News that Alexander, the third-ranking Senate Republican, was stepping aside rippled through the Senate GOP leadership. Following unsuccessful bids to become whip— the chief vote counter and second in command—Alexander was going to try again in 2013. Minority Whip Jon Kyl’s planned retirement leaves a leadership opening. Alexander would have faced an uphill fight against National Republican Senatorial Committee Chairman John Cornyn of Texas, who is in the race and looks likely to be coming off two straight successful cycles. That would leave a large group of GOP senators whom Cornyn helped elect.
Cornyn now appears likely to cruise into a post that would position him to eventually attempt to succeed Sen. Mitch McConnell of Kentucky as GOP leader.
“Cornyn is due,” said one Republican leadership aide. “He is owed. He is about to hand McConnell the majority on a silver platter.”
Thune did not rule out a bid for whip in 2013, but that step appears unlikely barring a serious electoral setback for Senate Republicans next year. Sen. Mike Johanns, R-Neb., who previously said he would seek Alexander’s position, said through an aide that he will instead back Thune.
Johanns’s previous announcement was made “with the understanding that Senator Thune would run for president,” the aide said, noting that Johanns is still open to seeking another leadership post.

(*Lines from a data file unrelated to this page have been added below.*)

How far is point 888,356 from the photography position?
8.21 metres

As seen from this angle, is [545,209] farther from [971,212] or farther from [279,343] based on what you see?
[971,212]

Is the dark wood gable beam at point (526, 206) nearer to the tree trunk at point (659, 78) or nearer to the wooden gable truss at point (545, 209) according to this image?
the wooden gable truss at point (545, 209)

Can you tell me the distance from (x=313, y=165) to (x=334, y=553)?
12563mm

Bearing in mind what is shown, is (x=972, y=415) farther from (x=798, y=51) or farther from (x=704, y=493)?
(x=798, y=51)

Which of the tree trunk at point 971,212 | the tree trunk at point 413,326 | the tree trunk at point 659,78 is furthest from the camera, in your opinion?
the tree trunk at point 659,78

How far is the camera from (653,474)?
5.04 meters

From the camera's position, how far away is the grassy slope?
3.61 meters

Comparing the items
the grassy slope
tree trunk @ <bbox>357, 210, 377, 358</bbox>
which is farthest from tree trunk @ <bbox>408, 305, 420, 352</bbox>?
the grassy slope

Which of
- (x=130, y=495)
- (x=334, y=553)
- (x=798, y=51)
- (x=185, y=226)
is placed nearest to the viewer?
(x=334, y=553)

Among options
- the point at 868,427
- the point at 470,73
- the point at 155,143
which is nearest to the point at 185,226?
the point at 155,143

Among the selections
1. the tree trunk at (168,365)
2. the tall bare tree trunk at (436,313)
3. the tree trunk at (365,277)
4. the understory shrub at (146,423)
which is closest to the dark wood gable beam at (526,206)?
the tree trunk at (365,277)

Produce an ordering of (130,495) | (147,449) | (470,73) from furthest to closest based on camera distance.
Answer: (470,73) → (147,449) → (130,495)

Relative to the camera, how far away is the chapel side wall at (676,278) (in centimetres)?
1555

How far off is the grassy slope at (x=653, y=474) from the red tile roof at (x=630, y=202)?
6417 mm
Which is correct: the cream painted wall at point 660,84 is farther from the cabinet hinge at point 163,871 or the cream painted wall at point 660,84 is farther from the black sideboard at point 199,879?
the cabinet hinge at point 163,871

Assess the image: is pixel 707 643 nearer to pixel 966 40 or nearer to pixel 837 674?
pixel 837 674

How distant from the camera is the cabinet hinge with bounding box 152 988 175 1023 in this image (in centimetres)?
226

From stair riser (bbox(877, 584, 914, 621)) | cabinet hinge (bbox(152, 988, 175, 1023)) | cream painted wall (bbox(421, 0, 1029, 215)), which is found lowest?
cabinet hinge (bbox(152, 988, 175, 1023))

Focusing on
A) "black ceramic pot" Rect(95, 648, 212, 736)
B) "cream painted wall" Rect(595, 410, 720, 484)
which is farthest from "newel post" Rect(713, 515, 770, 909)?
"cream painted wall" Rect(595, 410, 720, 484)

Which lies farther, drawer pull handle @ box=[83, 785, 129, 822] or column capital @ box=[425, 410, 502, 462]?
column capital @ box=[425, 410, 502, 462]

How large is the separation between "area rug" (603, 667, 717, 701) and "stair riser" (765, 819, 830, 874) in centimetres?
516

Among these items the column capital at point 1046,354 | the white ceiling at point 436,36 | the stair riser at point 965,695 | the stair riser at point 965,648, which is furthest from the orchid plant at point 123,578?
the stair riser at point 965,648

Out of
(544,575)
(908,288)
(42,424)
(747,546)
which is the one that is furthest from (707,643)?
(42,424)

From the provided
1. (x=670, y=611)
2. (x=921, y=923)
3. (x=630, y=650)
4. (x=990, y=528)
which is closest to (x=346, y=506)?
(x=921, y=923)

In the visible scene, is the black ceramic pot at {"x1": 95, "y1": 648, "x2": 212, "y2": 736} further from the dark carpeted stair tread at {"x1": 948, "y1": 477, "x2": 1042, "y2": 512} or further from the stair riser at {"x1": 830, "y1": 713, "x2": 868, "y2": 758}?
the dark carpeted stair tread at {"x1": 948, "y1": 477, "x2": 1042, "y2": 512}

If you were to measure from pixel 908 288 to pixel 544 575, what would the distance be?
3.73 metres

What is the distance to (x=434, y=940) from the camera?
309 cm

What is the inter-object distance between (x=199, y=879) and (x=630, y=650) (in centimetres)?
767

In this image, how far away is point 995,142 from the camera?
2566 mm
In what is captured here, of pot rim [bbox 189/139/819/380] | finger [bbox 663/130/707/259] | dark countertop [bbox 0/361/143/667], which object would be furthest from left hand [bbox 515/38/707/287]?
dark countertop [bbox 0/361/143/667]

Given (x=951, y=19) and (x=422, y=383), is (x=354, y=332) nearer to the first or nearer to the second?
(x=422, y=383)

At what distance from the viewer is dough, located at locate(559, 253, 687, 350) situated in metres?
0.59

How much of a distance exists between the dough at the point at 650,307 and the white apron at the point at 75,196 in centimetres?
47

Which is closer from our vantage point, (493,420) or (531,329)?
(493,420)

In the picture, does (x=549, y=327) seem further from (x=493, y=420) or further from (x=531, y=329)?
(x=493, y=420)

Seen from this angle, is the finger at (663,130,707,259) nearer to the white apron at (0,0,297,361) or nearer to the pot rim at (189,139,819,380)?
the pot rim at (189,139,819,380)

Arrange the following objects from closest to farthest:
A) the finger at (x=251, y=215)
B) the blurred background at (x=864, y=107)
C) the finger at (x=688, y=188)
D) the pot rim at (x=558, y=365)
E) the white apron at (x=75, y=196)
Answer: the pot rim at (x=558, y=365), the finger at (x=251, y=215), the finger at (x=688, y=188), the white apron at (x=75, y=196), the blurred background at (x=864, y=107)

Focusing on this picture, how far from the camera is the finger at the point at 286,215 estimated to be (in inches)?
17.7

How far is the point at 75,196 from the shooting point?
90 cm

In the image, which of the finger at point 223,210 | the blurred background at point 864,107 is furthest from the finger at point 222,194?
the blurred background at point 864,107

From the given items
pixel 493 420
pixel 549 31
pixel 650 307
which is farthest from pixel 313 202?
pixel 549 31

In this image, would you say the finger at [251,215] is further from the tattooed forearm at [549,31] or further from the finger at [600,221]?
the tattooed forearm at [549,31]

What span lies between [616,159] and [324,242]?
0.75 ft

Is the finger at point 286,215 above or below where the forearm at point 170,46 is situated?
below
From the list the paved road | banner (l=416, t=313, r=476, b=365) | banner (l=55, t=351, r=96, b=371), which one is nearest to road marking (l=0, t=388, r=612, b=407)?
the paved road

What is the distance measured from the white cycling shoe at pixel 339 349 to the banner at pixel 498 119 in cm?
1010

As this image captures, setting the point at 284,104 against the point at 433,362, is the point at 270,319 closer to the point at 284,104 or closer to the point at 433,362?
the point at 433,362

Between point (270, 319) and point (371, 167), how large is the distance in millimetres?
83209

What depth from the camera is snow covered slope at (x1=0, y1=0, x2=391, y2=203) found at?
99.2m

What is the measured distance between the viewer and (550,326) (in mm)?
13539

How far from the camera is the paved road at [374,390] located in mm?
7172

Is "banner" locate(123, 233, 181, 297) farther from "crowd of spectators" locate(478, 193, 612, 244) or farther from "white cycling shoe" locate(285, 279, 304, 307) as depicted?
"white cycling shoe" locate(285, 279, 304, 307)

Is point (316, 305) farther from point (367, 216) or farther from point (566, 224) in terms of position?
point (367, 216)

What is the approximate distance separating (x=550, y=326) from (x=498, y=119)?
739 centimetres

Alexander, an appropriator who has crossed the aisle more often than his fellow GOP leaders, criticized both parties’ tendency of viewing any legislative success by the other as a defeat.
He said ending his four years as conference chairman, where he focused on party messaging and politics, frees him "to spend more time working for results” and lets him operate “with an independent attitude.”
"I want to do more to make the Senate a more effective institution so that it can deal better with serious issues," Alexander said in a colleague letter.
He did not specify how he would work to improve the Senate, although he remains the ranking member of the Senate Rules Committee, a job through which he worked with Democrats to curtail some Senate stalling tactics this year.